** Start of Given data **

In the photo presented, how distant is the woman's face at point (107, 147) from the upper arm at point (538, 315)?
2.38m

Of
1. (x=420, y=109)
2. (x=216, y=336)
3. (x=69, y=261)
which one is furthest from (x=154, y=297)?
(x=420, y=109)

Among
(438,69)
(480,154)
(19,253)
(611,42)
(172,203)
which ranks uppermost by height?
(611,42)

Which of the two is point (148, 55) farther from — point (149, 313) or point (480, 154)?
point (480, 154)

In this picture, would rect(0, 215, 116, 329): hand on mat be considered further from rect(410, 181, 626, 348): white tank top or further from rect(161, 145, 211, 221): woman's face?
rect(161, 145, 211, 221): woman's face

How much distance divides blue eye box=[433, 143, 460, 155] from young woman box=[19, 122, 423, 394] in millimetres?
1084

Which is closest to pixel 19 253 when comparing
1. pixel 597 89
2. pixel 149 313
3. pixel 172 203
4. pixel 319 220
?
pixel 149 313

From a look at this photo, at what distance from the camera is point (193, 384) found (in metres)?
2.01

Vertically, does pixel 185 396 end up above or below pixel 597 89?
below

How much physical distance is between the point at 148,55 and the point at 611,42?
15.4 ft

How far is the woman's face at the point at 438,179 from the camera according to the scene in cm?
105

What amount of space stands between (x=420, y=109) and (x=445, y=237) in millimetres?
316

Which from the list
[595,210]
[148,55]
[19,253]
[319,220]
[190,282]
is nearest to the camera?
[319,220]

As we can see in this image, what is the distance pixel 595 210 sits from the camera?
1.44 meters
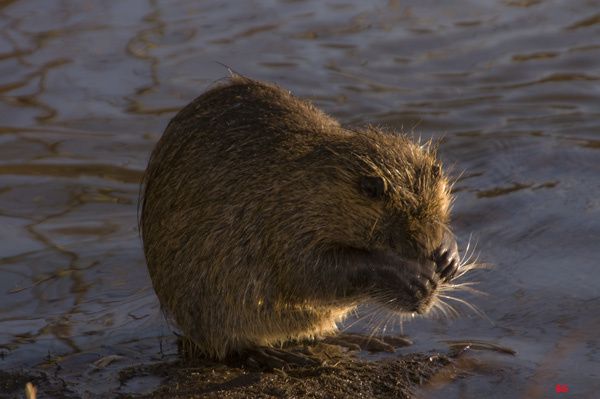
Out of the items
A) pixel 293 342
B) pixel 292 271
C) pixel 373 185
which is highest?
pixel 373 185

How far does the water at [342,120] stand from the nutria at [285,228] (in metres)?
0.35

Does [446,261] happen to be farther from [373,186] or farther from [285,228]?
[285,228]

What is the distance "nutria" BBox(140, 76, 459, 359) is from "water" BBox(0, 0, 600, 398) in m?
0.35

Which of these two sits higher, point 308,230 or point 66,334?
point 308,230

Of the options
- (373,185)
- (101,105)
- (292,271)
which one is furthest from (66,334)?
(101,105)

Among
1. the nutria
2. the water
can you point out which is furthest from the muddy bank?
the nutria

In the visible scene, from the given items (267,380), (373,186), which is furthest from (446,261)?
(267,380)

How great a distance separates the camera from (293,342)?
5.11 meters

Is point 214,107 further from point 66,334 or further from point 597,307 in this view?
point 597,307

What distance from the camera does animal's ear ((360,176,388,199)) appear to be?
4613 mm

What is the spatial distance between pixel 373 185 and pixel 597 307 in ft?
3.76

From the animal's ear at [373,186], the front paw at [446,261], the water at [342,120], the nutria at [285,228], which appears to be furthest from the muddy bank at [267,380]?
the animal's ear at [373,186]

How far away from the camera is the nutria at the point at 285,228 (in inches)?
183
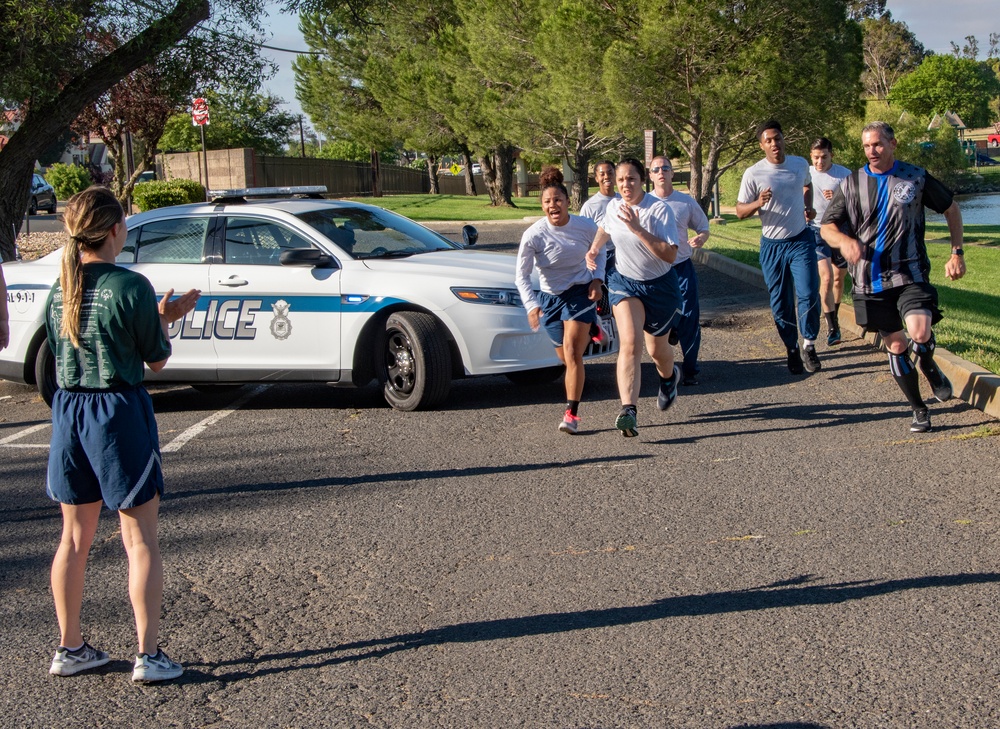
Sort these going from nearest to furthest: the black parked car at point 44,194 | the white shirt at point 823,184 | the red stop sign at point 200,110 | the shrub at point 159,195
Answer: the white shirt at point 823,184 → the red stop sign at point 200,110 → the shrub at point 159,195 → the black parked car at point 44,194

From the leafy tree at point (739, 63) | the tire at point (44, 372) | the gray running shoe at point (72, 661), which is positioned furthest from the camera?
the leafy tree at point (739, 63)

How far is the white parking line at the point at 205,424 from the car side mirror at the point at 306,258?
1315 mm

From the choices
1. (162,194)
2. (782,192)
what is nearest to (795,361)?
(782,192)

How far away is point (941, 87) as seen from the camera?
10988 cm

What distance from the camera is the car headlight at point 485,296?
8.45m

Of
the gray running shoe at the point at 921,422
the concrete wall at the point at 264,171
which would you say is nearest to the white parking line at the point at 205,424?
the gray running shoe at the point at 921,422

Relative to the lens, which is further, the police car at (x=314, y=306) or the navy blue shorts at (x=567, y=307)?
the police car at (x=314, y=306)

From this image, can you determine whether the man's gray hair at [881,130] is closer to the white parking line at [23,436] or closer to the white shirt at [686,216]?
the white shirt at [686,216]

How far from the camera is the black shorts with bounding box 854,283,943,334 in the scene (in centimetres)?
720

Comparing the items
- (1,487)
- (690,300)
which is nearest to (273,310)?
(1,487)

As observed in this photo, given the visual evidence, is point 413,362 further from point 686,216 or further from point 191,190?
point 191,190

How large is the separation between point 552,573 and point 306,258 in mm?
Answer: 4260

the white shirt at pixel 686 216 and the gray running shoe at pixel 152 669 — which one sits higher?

** End of Given data **
** Start of Given data **

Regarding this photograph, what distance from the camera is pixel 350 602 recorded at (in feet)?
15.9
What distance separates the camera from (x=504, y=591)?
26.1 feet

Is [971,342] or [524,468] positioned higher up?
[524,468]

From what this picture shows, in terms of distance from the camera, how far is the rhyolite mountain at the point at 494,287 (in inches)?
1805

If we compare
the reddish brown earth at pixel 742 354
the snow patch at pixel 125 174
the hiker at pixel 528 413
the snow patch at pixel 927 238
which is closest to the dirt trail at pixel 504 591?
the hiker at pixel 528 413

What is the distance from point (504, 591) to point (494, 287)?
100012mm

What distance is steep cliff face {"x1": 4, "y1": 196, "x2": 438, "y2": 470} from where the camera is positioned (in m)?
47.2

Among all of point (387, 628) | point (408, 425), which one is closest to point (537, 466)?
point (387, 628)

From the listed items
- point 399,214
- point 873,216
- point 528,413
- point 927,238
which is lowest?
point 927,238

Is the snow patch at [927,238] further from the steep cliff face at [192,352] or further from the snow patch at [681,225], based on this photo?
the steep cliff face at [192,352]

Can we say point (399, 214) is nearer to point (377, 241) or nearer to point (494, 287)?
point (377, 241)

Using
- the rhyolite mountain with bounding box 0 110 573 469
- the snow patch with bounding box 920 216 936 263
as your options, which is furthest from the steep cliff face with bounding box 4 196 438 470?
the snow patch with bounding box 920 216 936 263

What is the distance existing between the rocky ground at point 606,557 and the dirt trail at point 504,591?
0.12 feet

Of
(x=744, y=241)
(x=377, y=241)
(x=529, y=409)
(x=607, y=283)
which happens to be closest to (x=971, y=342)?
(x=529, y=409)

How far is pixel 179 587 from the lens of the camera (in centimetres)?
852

** End of Given data **
** Start of Given data **

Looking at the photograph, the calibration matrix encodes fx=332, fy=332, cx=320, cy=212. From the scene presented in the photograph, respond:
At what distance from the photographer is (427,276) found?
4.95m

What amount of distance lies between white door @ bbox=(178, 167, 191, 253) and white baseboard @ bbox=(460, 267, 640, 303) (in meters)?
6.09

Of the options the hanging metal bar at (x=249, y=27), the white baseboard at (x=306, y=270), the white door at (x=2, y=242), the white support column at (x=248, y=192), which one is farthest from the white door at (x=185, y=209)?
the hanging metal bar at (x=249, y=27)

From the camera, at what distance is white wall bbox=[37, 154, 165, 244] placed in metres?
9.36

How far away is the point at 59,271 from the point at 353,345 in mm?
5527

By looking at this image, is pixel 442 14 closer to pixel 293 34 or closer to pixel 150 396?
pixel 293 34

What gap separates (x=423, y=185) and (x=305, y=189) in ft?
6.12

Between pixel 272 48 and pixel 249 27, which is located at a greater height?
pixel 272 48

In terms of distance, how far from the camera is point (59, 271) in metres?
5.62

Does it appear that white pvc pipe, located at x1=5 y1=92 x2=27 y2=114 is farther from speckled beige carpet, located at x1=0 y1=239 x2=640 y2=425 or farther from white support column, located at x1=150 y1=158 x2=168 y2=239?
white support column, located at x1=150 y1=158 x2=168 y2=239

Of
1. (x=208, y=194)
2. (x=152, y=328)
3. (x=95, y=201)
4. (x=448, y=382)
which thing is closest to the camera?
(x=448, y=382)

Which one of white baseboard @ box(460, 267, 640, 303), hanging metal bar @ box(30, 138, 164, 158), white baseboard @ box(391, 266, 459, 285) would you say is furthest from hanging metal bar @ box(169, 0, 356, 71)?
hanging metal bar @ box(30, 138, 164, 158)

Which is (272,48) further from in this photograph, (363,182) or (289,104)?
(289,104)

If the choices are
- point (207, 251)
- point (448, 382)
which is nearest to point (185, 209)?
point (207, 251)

** End of Given data **

| Task |
Collect every line of the records that contains the word "snow", and copy each such line in full.

| Result of this task |
the snow patch at pixel 125 174
the snow patch at pixel 927 238
Is the snow patch at [927,238] further from the steep cliff face at [192,352] or further from the snow patch at [681,225], based on this photo?
- the snow patch with bounding box 920 216 936 263
the snow patch with bounding box 920 216 936 263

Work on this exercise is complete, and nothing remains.